## Requirements
Reproduce every item below verbatim, line by line, without changing any character.

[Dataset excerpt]

>>

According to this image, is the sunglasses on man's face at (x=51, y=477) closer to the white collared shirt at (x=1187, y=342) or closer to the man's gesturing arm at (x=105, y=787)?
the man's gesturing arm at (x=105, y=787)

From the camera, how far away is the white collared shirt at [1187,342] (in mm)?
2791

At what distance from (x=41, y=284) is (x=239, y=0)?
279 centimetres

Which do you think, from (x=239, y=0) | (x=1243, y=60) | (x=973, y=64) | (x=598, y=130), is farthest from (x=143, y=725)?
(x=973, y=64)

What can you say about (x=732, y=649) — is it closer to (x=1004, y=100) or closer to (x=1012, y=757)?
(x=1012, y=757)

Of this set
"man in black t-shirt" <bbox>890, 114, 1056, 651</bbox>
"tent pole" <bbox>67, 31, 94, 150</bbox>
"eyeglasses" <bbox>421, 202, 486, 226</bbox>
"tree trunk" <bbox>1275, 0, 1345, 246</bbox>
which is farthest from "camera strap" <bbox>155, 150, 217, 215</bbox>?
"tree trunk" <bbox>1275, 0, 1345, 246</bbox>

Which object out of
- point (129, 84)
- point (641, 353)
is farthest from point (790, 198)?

<<

## Task output
According to this image, is the sunglasses on man's face at (x=51, y=477) closer to the white collared shirt at (x=1187, y=342) or closer to the man's gesturing arm at (x=105, y=787)?
the man's gesturing arm at (x=105, y=787)

From the camera, how far away is the white collared shirt at [1187,342] (in mm)?
2791

At what distance from (x=41, y=284) is (x=239, y=0)?
279 centimetres

Which do you think, from (x=239, y=0) | (x=1243, y=60) | (x=973, y=64) | (x=598, y=130), is farthest from (x=143, y=725)?
(x=973, y=64)

What can you say about (x=732, y=649) — is it closer to (x=1004, y=100) or closer to (x=1012, y=757)?
(x=1012, y=757)

Of this set
"man in black t-shirt" <bbox>890, 114, 1056, 651</bbox>
"tent pole" <bbox>67, 31, 94, 150</bbox>
"eyeglasses" <bbox>421, 202, 486, 226</bbox>
"tree trunk" <bbox>1275, 0, 1345, 246</bbox>
which is farthest from "camera strap" <bbox>155, 150, 217, 215</bbox>?
"tree trunk" <bbox>1275, 0, 1345, 246</bbox>

Which object out of
- point (129, 84)
- point (641, 353)
is farthest from point (790, 198)?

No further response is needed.